Having worked with these tools a lot over the past few months, I have noticed that SHOUTING at the agent seems to get a better result…… sometimes.
⚒️ Tool of the week
This week Eyal Toledano released Task Master, a CLI tool that converts product requirement documents (PRDs) into a local task management system for Cursor Agent.
If this works well it’ll be very helpful and I love the pitch:
“Graduate from building cute little apps to ambitious projects without overwhelming yourself or Cursor”
It’s available on npm, and I’m going to try it over the weekend — I’ll let you know how it goes!
🔥 Hot take
One of my favourite YT channels, Fireship, put out an interesting video this week on the vibe coding phenomenon.
Though he appears at first to compare it to a mental illness, he goes on to offer a balanced perspective and actionable advice.

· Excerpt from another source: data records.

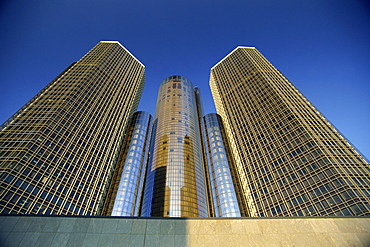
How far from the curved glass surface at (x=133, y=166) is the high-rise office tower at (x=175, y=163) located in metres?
5.44

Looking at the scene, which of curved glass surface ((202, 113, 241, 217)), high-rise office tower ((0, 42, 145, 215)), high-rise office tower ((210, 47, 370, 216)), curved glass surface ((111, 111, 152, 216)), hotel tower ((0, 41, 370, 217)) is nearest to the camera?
high-rise office tower ((0, 42, 145, 215))

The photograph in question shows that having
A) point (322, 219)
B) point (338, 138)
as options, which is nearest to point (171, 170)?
point (338, 138)

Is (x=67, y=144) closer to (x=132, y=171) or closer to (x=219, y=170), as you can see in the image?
(x=132, y=171)

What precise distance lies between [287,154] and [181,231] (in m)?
73.2

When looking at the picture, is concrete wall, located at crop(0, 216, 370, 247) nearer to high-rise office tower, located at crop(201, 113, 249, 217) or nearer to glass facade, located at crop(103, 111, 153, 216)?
glass facade, located at crop(103, 111, 153, 216)

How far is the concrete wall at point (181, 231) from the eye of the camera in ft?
55.4

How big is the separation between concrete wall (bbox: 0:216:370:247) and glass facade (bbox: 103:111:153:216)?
2836 inches

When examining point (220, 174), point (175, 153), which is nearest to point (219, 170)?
point (220, 174)

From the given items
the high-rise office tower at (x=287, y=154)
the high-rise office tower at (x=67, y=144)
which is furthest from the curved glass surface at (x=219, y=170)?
the high-rise office tower at (x=67, y=144)

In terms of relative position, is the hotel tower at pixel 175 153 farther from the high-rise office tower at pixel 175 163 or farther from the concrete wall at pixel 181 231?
the concrete wall at pixel 181 231

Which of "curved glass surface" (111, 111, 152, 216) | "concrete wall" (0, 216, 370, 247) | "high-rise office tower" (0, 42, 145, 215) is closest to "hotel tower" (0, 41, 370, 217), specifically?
"high-rise office tower" (0, 42, 145, 215)

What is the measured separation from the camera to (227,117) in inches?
4663

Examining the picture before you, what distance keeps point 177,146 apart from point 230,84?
167 feet

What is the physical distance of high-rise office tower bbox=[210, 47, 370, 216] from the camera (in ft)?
201
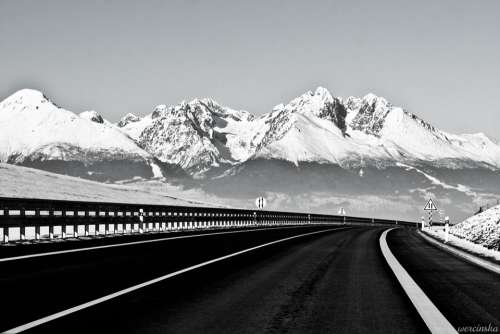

Drawing the distinction between coding (which AI is automating) and programming - he makes the point that fundamental programming knowledge is still absolutely required to "vibe code" with any degree of success.
Most successful vibe coders are following three critical rules:
Stick to popular tech stacks where LLMs have abundant training data, because LLMs excel at solving problems people have already solved on GitHub and Stack Overflow
Master Git and use it religiously: when AI takes control of your code, it can delete working parts in an instant, and it's nearly impossible to prompt that code back into existence
Think like a product manager: break complex requirements into small, specific steps with all the necessary context. You want your LLM to be as deterministic as possible, not creative.
Relying solely on vibes is still a bad idea for most of us.
AI assisted coding works best with disciplined, structured approaches - and as the tools get better, your ability to think systematically becomes more valuable, not less.
📶 Signal Boost
A few of the cool resources, projects, and releases I came across this week:
Indie Hackers compiled an ultimate guide to building games with Cursor
Ian Nuttall turned Cursor into a content writing tool with an agent
An extension to turn simple requests into expert level prompts
Great guide on building effective agents by Elvis Saravia
Solid workflow for vibe coding a SaaS
Vibe coding workflow leveraging Grok, Cursor and MCP
SpatialLM, an LLM for spatial understanding
Anthropic launched a new blog for practical advice and new developments
Interesting thread demoing AI avatars which are getting scary good
Nano browser, an open source web automation alternative to Operator
StarVector, a model for generating SVGs from images and text
An AI content strategist, which I might test out this week
8 new Claude Code features
Microsoft released free courses on generative AI + JavaScript
That's all for this first edition of Vibe with AI.